During the recent approach to Cebu and Bantayan Island by Tropical Typhoon “Ramon” a few days ago, it became quickly apparent that PAGASA is not doing a sufficient Job in closely monitoring the weather in the Philippines.
From my vantage point, it was clear that when Ramon changed direction before making landfall with Cebu, that no one was aware of the change in course, because PAGASA does not conduct rapid enough assessments of approaching storms. Instead of an every six hour or twelve hour assessments, perhaps it would be advisable to give updates every fifteen minutes or so when a storm is on final approach to a populated landmass.
Typhoon Ramon was due to make landfall with Cebu on Thursday October 13, 2011, PAGASA stated in their weather update. The storm actually arrived an entire day early on Wednesday, passed Cebu city and went out to sea before PAGASA even reported the change in course.
On Bantayan Island, resorts were boarded up, people on high alert, expecting Typhoon Ramon to make direct contact with Bantayan around Mid-night on Thursday October 13th. Instead, Typhoon Ramon missed the island by close to 100 Kilometers, making evacuations and Typhoon preparations completely unnecessary. The storm changed course a day earlier, yet PAGASA did not inform anyone of the change until Ramon had already passed Cebu and gone out to open water.
Unless PAGASA changes their present approach to predicting approaching Typhoon’s in the Philippines, I predict that many will be looking for new jobs.

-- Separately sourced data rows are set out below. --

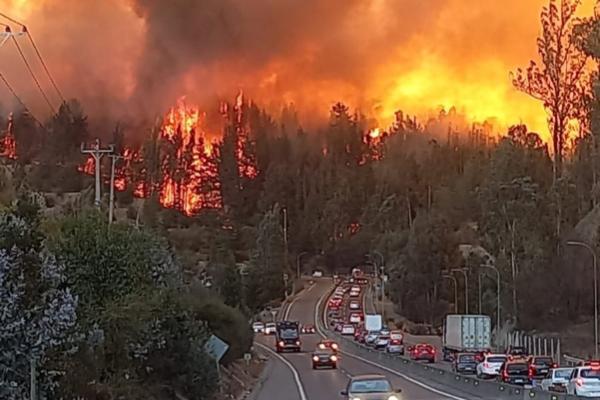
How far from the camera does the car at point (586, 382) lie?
42844 mm

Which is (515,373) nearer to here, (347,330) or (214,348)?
(214,348)

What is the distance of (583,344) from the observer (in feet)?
296

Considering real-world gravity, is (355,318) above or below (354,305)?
below

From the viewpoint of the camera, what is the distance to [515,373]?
193 feet

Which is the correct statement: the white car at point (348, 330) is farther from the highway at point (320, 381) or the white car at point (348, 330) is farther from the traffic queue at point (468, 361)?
the highway at point (320, 381)

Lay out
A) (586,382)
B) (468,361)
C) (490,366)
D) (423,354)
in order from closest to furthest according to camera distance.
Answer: (586,382), (490,366), (468,361), (423,354)

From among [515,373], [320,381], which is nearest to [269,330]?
[320,381]

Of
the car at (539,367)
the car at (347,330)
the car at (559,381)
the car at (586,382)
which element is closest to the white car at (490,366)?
the car at (539,367)

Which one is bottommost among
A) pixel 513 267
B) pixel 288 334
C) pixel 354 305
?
pixel 288 334

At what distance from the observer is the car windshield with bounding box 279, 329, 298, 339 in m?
111

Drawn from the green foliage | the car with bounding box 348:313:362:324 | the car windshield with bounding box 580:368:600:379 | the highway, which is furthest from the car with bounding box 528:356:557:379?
the car with bounding box 348:313:362:324

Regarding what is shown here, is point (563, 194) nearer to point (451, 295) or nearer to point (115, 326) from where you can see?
point (451, 295)

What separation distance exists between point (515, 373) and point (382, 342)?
53.5 meters

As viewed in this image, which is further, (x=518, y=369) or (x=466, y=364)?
(x=466, y=364)
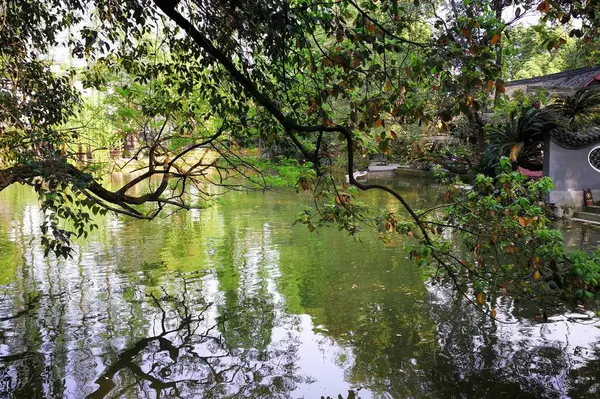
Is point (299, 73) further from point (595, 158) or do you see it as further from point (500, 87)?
point (595, 158)

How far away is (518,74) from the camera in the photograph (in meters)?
23.5

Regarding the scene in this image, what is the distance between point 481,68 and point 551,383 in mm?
3109

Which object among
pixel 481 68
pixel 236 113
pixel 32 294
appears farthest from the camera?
pixel 32 294

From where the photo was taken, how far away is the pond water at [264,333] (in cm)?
455

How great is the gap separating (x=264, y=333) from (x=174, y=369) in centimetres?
119

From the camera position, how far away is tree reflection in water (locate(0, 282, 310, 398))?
4.44 metres

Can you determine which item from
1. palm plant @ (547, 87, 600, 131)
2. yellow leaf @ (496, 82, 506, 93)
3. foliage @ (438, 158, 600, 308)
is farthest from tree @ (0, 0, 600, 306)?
palm plant @ (547, 87, 600, 131)

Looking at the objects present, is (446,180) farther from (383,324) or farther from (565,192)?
(565,192)

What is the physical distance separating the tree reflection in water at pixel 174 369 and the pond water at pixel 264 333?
0.06 ft

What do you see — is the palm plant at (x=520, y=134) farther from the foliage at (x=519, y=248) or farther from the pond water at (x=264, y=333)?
the foliage at (x=519, y=248)

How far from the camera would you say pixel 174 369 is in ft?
15.9

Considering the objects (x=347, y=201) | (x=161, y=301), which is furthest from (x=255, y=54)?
(x=161, y=301)

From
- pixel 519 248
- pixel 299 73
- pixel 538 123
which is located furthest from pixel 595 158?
Answer: pixel 299 73

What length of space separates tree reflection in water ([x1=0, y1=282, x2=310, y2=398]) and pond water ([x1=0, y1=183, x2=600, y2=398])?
17mm
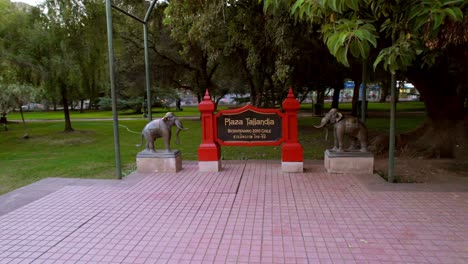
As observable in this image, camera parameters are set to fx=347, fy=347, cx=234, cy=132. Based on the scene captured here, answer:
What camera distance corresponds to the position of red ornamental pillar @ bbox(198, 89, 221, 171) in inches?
308

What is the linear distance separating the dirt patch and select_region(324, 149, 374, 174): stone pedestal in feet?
1.75

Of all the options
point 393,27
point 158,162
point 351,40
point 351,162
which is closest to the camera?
point 351,40

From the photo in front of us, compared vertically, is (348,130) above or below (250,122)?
below

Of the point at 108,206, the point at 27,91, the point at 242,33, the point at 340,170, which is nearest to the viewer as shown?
the point at 108,206

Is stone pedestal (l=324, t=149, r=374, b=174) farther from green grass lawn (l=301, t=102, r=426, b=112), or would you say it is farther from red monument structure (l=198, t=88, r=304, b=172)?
green grass lawn (l=301, t=102, r=426, b=112)

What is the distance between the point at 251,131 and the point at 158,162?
2220mm

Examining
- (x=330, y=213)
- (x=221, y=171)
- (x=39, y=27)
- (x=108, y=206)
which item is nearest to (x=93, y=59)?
(x=39, y=27)

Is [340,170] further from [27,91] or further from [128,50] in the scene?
[128,50]

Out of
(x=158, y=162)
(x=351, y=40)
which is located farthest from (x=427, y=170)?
(x=158, y=162)

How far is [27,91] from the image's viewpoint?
13.2 meters

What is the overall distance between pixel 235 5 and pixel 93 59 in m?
8.61

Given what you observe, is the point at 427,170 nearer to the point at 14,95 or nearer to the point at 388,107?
the point at 14,95

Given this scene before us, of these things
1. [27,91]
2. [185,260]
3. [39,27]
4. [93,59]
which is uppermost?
[39,27]

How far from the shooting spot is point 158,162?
25.7 ft
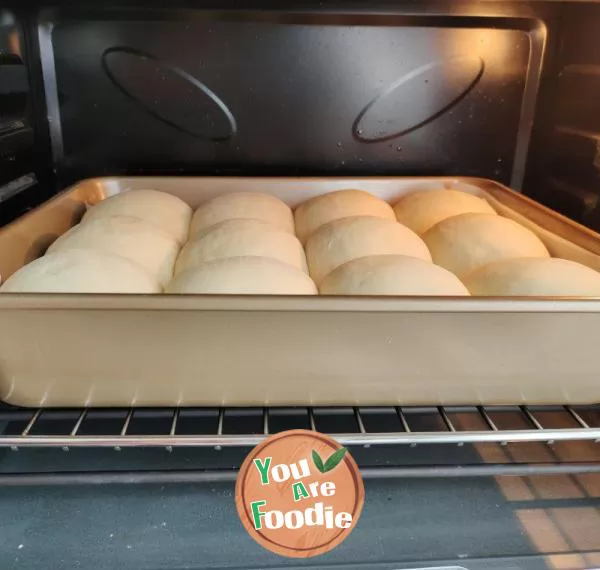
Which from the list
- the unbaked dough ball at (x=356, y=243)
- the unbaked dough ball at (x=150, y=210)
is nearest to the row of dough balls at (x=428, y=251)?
the unbaked dough ball at (x=356, y=243)

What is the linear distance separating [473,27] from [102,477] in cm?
101

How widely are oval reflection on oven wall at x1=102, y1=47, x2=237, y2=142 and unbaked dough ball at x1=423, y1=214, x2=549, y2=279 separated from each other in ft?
1.55

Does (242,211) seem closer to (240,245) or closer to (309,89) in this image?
(240,245)

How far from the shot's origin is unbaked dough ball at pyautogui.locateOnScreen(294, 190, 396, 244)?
1.09 metres

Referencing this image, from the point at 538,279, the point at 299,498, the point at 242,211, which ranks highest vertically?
the point at 242,211

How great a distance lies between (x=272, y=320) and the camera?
60 centimetres

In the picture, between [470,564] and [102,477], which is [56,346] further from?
[470,564]

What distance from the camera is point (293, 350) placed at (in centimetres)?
62

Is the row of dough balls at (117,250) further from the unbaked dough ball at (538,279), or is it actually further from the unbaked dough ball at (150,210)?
the unbaked dough ball at (538,279)

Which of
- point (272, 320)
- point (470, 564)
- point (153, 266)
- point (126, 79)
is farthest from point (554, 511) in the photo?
point (126, 79)

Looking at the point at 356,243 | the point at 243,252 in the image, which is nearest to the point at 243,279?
the point at 243,252

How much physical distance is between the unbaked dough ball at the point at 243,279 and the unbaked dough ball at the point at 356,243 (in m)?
0.12

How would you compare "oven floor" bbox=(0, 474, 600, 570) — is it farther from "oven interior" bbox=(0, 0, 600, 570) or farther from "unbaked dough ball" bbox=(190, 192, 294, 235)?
"unbaked dough ball" bbox=(190, 192, 294, 235)

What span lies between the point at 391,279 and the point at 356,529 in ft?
1.04
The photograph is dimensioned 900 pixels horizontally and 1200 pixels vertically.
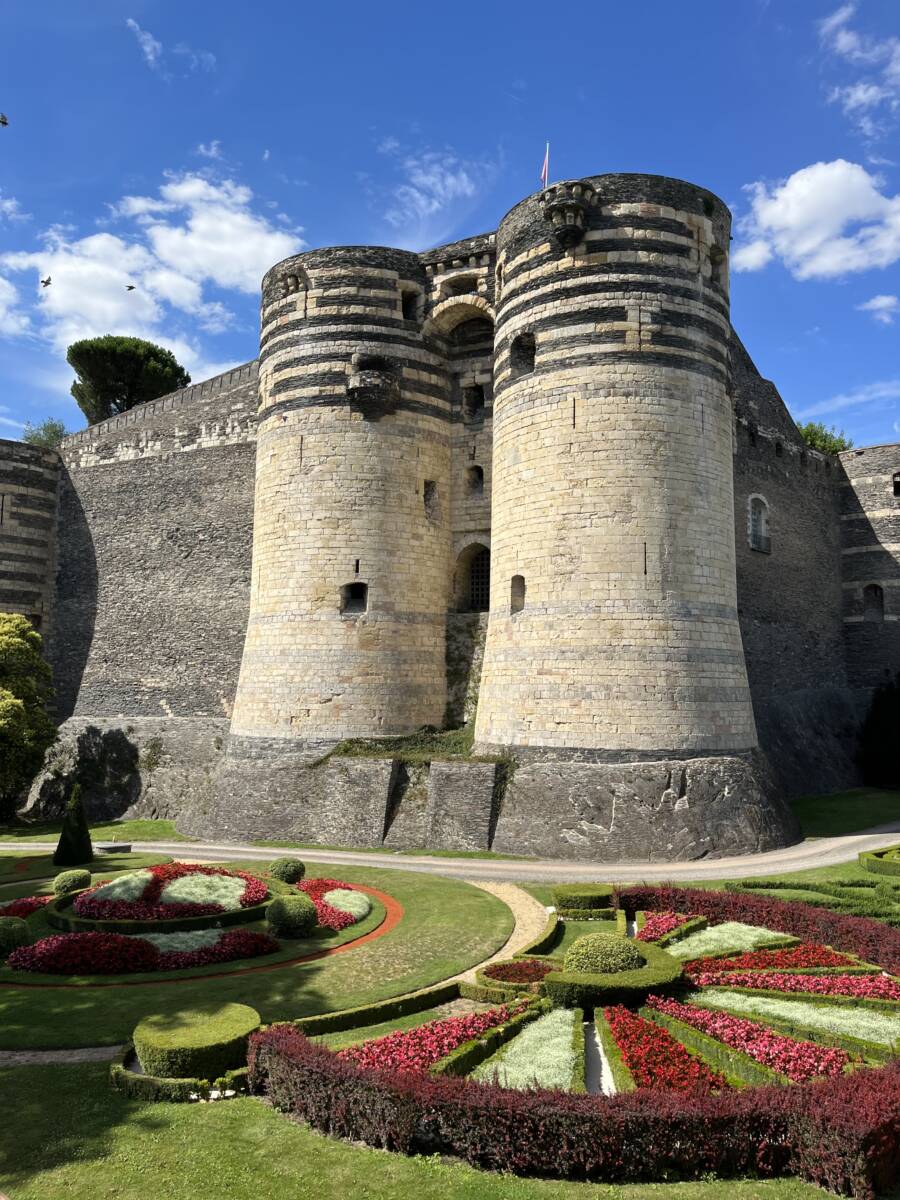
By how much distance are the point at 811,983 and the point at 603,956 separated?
2988 mm

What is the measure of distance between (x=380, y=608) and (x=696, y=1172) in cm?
2204

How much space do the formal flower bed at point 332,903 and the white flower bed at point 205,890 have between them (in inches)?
57.9

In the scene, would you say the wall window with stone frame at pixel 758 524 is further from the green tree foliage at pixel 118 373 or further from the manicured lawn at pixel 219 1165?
the green tree foliage at pixel 118 373

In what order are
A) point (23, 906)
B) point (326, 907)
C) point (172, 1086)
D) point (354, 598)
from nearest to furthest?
point (172, 1086), point (326, 907), point (23, 906), point (354, 598)

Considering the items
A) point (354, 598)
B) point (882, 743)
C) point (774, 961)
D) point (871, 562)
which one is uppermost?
point (871, 562)

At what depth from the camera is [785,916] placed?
51.3 feet

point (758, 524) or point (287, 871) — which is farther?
point (758, 524)

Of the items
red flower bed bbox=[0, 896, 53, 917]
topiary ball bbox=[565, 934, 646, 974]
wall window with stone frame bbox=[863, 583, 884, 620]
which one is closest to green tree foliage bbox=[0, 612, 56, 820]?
Answer: red flower bed bbox=[0, 896, 53, 917]

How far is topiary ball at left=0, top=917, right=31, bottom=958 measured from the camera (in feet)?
49.1

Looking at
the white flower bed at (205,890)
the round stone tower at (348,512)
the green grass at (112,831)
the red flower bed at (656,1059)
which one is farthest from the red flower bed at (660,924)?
the green grass at (112,831)

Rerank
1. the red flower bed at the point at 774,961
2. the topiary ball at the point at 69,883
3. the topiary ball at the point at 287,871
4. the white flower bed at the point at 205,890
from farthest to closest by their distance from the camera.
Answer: the topiary ball at the point at 287,871, the topiary ball at the point at 69,883, the white flower bed at the point at 205,890, the red flower bed at the point at 774,961

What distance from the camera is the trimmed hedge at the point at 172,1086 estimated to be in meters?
9.76

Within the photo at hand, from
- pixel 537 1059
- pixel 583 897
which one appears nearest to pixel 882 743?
pixel 583 897

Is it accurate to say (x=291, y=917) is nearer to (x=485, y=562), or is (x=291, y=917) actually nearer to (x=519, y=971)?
(x=519, y=971)
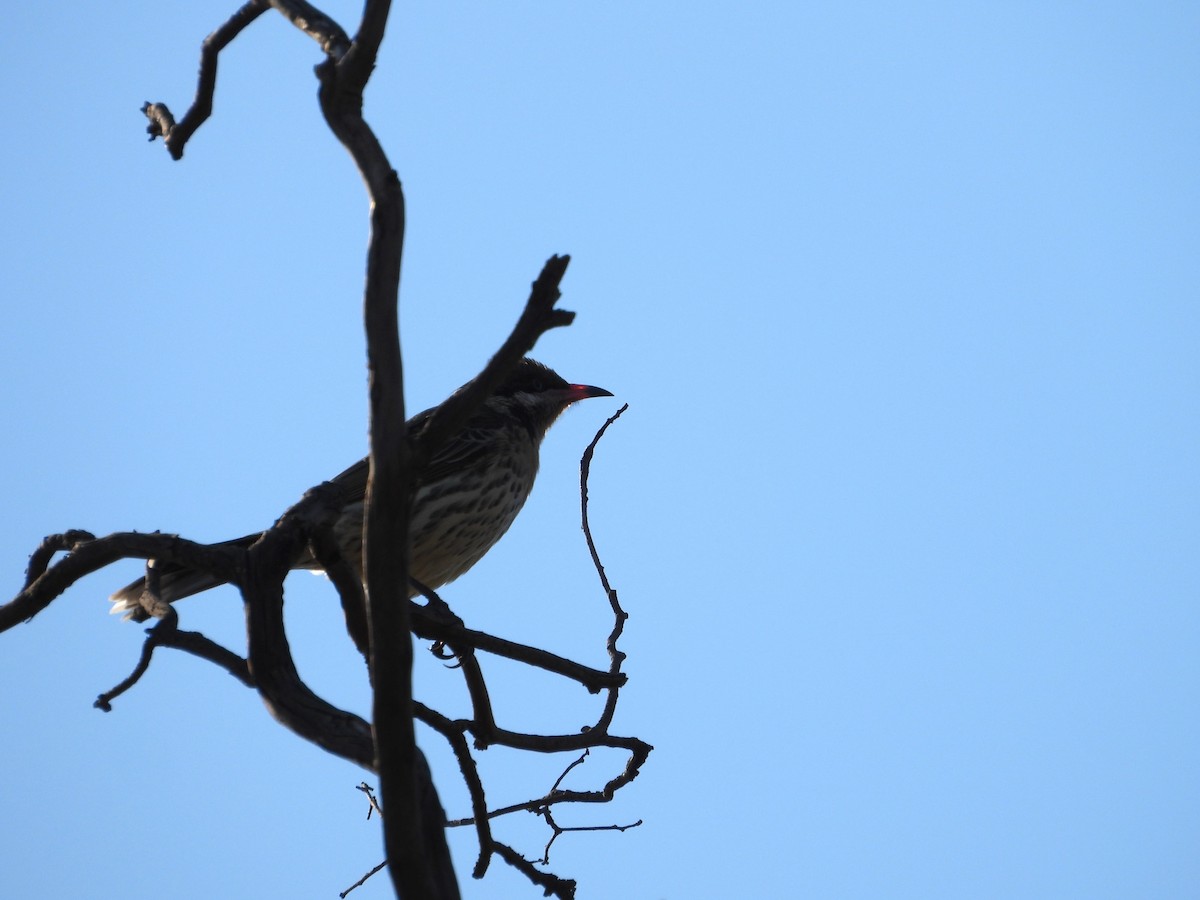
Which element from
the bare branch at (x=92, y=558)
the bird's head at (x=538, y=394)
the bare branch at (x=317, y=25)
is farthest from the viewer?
the bird's head at (x=538, y=394)

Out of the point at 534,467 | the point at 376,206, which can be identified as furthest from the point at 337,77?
the point at 534,467

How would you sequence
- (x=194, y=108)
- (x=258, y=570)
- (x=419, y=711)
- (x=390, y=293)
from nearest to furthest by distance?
(x=390, y=293) → (x=258, y=570) → (x=419, y=711) → (x=194, y=108)

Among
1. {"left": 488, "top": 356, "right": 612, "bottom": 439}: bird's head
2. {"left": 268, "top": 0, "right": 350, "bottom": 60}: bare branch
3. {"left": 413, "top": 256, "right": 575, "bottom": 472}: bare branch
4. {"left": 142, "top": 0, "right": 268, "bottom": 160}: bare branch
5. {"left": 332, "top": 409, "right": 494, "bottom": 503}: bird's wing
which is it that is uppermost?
{"left": 488, "top": 356, "right": 612, "bottom": 439}: bird's head

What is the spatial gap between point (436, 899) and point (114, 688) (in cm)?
118

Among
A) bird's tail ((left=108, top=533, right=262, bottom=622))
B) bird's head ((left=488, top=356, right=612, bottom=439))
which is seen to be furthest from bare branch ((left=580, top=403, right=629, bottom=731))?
bird's head ((left=488, top=356, right=612, bottom=439))

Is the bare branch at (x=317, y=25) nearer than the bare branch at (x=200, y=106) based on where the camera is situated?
Yes

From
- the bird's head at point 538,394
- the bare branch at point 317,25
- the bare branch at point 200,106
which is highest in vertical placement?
the bird's head at point 538,394

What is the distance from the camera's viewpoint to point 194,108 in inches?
137

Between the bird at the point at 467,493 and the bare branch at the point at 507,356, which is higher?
the bird at the point at 467,493

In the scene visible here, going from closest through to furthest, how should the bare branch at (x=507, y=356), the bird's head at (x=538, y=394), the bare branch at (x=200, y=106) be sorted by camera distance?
the bare branch at (x=507, y=356) → the bare branch at (x=200, y=106) → the bird's head at (x=538, y=394)

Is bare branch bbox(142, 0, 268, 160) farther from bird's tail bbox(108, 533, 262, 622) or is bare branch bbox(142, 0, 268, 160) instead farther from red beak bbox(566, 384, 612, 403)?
red beak bbox(566, 384, 612, 403)

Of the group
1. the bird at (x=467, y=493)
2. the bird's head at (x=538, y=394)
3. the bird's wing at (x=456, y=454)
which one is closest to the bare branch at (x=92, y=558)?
the bird at (x=467, y=493)

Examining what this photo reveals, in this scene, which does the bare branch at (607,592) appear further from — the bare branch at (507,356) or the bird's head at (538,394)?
the bird's head at (538,394)

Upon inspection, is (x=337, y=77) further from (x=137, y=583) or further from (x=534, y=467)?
(x=534, y=467)
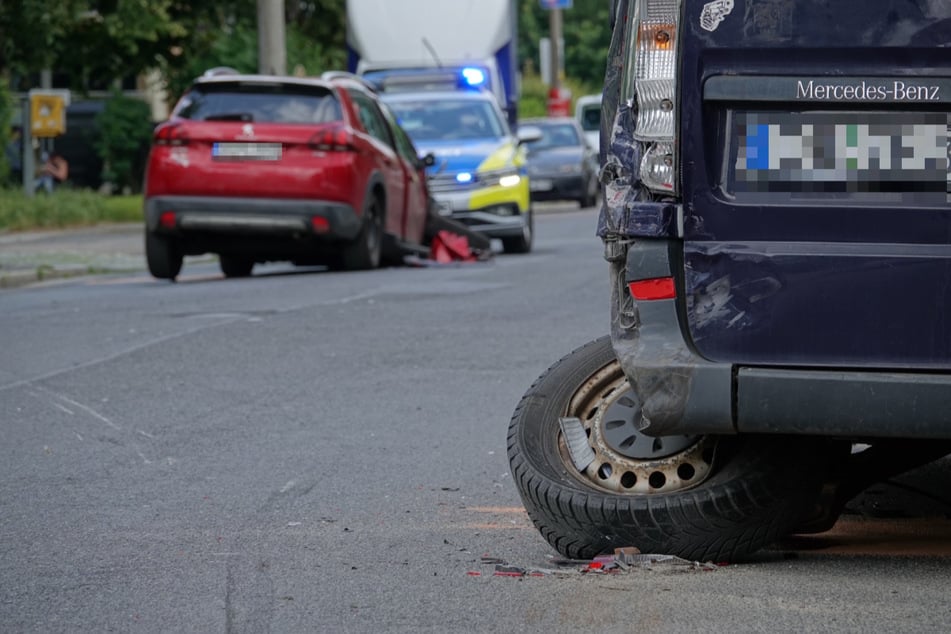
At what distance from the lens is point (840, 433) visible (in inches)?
188

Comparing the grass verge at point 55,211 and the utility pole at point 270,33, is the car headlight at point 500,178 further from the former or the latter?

As inhabitants of the Philippine islands, we need faster and more frequent updates on the status of approaching Typhoon’s or tropical storms, so that we might be better prepared. How many lives have been lost because the weather updates are too late for citizens to get out of the way before disaster strikes?
If you agree that PAGASA needs to do a better job, write or call your local government official and let them know a change is needed.